In a study with blind and sighted readers, researchers presented visualizations with descriptions at different levels and asked participants to rate their usefulness. While both groups agreed that Level 1 content on its own was not very useful, sighted readers rated Level 4 content the highest while blind readers rated this content among the highest. less useful.
The survey results revealed that a majority of blind readers insisted that descriptions should not contain an author’s editorialization, but rather stick to simple facts about the data. On the other hand, most sighted readers preferred a description that told a story about the data.
âFor me, a surprising finding about the usefulness of higher level content is that it is very closely related to feelings about agency and control as a person with a disability. In our research, blind readers specifically did not want descriptions to tell them what to think about the data. They want the data to be accessible in a way that allows them to interpret it for themselves, and they want to have the agency to do that interpretation, âLundgard said.
A more inclusive future
This work could have implications as data scientists continue to develop and refine machine learning methods for the automatic generation of captions and alt text.
âWe are not yet in a position to do that, but it is not inconceivable to imagine that in the future we would be able to automate the creation of some of this higher level content and build models that target level 2 or level 3 in our framework. . And now we know what the research questions are. If we want to produce these automated captions, what should these captions say? We can be a little more oriented in our future research because we have these four levels, âsays Satyanarayan.
In the future, the four-level framework could also help researchers develop machine learning models that can automatically suggest effective visualizations as part of the data analysis process, or models that can extract the most useful information. of a graph.
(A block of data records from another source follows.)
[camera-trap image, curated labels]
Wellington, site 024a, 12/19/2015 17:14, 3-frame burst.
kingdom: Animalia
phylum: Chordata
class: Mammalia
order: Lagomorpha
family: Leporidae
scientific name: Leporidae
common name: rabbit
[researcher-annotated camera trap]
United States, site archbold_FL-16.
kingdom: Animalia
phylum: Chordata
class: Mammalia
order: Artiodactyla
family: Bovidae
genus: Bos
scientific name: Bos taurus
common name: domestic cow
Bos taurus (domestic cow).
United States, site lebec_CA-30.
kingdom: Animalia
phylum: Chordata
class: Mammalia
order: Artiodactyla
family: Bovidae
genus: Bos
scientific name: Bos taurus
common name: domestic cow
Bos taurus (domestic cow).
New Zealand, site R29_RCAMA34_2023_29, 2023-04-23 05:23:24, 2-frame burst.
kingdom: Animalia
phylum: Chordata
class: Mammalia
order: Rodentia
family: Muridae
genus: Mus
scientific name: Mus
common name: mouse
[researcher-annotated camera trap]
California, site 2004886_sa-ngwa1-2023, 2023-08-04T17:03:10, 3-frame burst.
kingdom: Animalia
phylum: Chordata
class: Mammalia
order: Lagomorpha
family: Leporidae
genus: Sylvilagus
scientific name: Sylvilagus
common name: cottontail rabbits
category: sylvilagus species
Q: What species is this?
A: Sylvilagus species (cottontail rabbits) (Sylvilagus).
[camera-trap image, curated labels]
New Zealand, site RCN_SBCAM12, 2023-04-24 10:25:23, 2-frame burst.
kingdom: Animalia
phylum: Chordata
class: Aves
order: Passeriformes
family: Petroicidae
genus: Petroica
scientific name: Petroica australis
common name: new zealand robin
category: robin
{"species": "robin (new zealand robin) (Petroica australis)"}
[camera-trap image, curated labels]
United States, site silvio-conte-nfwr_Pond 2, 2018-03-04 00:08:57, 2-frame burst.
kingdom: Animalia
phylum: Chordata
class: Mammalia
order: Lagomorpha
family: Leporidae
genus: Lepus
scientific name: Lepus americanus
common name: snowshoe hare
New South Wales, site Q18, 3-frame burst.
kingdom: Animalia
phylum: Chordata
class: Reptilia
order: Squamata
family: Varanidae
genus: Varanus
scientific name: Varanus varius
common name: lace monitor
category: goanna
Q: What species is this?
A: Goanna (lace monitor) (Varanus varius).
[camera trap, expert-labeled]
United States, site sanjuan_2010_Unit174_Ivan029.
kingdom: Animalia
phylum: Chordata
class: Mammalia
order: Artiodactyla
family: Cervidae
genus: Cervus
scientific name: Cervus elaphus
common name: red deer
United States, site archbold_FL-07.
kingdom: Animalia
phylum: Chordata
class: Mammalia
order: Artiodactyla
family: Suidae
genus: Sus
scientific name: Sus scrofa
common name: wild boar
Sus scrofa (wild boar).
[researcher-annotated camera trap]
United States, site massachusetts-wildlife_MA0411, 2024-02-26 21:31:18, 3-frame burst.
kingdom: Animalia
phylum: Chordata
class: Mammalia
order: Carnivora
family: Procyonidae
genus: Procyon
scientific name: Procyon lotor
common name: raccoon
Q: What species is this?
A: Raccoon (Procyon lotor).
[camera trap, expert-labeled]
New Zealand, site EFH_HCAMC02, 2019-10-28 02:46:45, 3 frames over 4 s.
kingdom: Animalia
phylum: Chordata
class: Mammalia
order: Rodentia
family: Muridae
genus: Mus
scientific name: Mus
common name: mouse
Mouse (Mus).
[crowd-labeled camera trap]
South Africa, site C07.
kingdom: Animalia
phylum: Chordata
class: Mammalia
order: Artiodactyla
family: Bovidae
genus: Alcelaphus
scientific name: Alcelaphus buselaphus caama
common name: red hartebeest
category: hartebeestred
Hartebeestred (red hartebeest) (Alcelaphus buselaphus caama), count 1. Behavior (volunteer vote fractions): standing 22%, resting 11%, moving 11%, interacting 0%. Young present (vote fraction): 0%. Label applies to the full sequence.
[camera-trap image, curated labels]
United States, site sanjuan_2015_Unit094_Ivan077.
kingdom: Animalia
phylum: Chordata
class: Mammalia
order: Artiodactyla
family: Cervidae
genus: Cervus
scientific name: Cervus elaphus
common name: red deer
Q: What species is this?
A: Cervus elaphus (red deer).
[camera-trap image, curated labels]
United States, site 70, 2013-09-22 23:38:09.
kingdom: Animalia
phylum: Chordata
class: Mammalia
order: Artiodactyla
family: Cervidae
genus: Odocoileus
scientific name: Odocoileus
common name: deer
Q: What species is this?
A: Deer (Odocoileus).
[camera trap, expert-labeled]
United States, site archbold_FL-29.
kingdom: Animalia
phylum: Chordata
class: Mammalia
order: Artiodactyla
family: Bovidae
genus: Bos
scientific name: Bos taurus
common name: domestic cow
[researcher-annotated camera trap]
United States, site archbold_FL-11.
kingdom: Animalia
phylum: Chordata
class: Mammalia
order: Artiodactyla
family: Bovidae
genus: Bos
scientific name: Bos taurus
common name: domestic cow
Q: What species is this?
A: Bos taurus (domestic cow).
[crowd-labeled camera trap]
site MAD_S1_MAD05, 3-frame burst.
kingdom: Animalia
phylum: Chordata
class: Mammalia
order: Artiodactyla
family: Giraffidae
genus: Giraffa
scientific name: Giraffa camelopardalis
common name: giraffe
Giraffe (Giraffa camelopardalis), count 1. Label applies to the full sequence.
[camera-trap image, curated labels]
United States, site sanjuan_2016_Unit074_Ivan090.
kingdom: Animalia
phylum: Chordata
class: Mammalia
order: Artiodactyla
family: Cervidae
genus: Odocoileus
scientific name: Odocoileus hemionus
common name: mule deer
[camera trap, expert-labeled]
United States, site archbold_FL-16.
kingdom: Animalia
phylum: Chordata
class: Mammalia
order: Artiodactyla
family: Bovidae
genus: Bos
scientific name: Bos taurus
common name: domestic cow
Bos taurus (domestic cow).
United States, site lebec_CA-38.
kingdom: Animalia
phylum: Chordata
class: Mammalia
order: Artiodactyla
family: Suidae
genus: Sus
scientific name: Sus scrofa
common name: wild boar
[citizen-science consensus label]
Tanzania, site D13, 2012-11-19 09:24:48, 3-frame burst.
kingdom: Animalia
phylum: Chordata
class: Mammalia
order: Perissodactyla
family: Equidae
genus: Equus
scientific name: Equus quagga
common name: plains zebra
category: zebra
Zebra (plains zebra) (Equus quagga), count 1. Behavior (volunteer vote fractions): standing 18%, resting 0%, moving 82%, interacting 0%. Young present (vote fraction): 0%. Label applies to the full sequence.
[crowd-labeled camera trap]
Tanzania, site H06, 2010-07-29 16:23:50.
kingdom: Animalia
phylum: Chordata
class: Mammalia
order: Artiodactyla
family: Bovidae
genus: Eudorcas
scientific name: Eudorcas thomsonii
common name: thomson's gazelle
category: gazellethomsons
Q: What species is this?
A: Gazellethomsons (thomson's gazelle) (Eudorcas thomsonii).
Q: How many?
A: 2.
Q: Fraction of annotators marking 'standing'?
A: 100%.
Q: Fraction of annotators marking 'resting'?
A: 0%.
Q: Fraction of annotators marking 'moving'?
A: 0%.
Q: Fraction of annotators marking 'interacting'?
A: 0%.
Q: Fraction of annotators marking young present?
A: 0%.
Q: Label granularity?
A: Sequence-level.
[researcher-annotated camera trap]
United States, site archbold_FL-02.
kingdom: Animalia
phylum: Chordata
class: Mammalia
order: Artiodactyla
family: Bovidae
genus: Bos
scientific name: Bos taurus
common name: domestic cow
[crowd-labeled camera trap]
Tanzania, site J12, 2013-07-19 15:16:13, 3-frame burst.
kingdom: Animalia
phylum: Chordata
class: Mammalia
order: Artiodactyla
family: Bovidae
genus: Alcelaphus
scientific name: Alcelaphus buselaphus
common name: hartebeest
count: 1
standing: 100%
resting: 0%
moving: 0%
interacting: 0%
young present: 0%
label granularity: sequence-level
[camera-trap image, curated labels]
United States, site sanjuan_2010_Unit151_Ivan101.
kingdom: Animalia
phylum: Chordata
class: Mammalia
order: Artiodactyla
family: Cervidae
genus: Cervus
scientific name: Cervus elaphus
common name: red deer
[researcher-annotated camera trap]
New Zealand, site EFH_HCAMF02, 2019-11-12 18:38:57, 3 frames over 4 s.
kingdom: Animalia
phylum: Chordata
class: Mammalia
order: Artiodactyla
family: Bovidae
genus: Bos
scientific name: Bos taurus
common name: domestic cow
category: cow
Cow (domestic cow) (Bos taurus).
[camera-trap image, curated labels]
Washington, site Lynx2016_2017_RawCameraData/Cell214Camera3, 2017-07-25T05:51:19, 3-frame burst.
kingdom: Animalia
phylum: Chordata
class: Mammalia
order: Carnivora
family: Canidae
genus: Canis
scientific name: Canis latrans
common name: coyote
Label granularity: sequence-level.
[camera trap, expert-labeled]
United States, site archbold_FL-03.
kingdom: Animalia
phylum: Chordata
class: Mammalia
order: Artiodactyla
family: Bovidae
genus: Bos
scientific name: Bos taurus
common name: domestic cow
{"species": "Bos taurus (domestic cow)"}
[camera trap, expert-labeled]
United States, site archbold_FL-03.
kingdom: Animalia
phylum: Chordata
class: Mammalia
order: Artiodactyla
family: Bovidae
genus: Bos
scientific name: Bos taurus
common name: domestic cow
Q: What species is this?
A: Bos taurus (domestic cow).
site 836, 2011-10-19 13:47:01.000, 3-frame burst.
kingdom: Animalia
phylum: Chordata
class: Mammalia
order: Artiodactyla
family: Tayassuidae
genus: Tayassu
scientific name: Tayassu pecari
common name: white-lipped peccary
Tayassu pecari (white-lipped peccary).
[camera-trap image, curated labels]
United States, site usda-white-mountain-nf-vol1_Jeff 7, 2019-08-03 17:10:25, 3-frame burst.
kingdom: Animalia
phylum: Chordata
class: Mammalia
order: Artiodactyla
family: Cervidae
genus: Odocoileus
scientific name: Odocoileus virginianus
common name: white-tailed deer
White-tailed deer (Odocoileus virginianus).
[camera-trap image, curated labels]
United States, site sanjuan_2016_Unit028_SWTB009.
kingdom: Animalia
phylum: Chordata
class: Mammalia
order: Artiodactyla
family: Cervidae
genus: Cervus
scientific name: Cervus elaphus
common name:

This research could also inform future work by Satyanarayan’s group which seeks to make interactive visualizations more accessible to blind readers who use a screen reader to access and interpret information.
âThe question of how to ensure that tables and charts are accessible to users of screen readers is both a socially important equity issue and a challenge that can advance the state of the art in AI, âsays Meredith Ringel Morris, Principal and Director. scientist from the People + AI Research team at Google Research, who did not participate in this study. “By introducing a framework for conceptualizing natural language descriptions of information graphics that is grounded in the needs of end users, this work helps ensure that future AI researchers will focus their efforts on issues aligned with user values. final. “
Morris adds, âThe natural language rich descriptions of the data graphics will not only expand access to critical information for blind people, but also benefit a much larger audience through eyeless interactions through smart speakers,â chatbots and other agents are becoming more and more common.
This research was supported by the National Science Foundation.